## Given data
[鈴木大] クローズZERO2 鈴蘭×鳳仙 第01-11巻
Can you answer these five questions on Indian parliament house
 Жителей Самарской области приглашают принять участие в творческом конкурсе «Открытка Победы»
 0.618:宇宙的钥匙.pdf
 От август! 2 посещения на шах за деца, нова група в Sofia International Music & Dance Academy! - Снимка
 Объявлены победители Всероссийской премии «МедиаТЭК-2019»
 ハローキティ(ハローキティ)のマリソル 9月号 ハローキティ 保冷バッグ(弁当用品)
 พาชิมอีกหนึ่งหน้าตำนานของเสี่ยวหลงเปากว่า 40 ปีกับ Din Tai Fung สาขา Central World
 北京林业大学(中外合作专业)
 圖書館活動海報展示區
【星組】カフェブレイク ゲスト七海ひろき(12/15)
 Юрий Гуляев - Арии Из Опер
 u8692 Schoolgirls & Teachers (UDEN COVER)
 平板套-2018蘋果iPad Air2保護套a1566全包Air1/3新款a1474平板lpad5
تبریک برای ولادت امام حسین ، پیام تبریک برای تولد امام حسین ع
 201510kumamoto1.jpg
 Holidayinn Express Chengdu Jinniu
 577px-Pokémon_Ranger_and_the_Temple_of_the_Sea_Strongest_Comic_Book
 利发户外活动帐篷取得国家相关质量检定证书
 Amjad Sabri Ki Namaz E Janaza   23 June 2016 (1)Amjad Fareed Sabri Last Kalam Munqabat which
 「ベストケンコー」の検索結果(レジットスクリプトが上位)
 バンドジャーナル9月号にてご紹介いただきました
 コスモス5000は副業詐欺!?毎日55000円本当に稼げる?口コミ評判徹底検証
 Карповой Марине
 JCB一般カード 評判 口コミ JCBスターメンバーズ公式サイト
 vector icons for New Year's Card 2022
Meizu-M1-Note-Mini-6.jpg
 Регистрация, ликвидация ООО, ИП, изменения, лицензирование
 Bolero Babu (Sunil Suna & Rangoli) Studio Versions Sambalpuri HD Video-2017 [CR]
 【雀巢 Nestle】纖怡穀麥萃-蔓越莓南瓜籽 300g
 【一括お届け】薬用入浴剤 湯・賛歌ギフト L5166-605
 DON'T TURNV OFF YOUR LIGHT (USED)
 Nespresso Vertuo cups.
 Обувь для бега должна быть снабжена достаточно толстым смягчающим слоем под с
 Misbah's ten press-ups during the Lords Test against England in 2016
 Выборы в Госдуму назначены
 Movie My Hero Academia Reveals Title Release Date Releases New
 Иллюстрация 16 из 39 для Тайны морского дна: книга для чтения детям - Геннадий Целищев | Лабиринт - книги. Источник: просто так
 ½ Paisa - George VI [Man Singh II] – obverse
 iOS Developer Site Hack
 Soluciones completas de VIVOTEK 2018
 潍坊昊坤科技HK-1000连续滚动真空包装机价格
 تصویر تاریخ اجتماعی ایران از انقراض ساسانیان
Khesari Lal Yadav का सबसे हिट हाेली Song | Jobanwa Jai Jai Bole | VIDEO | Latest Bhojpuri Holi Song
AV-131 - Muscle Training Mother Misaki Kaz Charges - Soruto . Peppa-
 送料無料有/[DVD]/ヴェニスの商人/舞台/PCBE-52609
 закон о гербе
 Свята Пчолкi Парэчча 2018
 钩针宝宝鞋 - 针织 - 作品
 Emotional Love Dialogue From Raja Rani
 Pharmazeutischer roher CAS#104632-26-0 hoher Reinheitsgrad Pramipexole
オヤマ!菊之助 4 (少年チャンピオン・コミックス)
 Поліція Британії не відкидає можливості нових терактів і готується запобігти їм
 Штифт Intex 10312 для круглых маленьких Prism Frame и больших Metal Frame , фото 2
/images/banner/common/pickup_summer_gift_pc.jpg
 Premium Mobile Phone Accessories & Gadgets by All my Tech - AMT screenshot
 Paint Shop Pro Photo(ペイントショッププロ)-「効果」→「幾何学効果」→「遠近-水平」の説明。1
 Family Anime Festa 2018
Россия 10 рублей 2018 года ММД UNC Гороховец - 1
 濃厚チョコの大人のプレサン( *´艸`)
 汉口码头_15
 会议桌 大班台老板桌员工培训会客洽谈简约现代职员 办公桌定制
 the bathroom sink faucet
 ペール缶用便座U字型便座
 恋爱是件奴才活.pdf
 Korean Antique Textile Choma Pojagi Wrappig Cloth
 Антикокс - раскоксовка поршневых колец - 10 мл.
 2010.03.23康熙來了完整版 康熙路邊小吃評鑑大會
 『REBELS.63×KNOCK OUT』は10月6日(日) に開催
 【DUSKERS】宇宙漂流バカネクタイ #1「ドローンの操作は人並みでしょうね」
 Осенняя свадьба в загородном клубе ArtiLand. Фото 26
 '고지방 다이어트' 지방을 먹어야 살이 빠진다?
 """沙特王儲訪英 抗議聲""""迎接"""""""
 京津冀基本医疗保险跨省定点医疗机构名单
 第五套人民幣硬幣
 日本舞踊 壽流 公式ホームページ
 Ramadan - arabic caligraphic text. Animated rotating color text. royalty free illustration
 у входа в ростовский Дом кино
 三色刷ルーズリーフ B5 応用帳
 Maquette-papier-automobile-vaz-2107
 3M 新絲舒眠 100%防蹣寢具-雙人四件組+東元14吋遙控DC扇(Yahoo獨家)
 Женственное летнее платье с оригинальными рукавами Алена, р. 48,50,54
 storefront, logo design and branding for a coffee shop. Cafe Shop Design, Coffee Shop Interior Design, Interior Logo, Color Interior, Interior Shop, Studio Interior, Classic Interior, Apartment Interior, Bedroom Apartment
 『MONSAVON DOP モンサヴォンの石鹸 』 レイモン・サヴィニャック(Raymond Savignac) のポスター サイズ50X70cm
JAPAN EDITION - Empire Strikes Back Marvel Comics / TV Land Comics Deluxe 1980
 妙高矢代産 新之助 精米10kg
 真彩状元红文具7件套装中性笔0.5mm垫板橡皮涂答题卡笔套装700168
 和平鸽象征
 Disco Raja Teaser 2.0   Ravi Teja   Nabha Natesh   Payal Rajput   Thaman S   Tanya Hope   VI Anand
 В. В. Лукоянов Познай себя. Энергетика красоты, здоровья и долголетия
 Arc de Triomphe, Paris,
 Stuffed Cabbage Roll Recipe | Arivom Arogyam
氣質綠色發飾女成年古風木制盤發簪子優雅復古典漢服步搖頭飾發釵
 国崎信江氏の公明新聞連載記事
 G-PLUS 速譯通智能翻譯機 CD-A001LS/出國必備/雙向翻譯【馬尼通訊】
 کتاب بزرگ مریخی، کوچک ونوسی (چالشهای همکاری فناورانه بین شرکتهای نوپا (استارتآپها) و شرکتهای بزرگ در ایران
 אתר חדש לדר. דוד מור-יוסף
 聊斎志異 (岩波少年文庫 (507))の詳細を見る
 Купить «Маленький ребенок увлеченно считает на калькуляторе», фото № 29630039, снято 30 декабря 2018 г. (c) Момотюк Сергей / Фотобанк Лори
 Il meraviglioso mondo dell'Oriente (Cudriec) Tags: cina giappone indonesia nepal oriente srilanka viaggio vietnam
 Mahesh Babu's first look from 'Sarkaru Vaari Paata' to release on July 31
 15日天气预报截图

## Problem
In the entries above, restate word for word the lines between the one holding "Disco Raja Teaser" and the one holding "聊斎志異 (岩波少年文庫 (507))の詳細を見る", inclusive, and nothing besides.

## Answer for the task
 Disco Raja Teaser 2.0   Ravi Teja   Nabha Natesh   Payal Rajput   Thaman S   Tanya Hope   VI Anand
 В. В. Лукоянов Познай себя. Энергетика красоты, здоровья и долголетия
 Arc de Triomphe, Paris,
 Stuffed Cabbage Roll Recipe | Arivom Arogyam
氣質綠色發飾女成年古風木制盤發簪子優雅復古典漢服步搖頭飾發釵
 国崎信江氏の公明新聞連載記事
 G-PLUS 速譯通智能翻譯機 CD-A001LS/出國必備/雙向翻譯【馬尼通訊】
 کتاب بزرگ مریخی، کوچک ونوسی (چالشهای همکاری فناورانه بین شرکتهای نوپا (استارتآپها) و شرکتهای بزرگ در ایران
 אתר חדש לדר. דוד מור-יוסף
 聊斎志異 (岩波少年文庫 (507))の詳細を見る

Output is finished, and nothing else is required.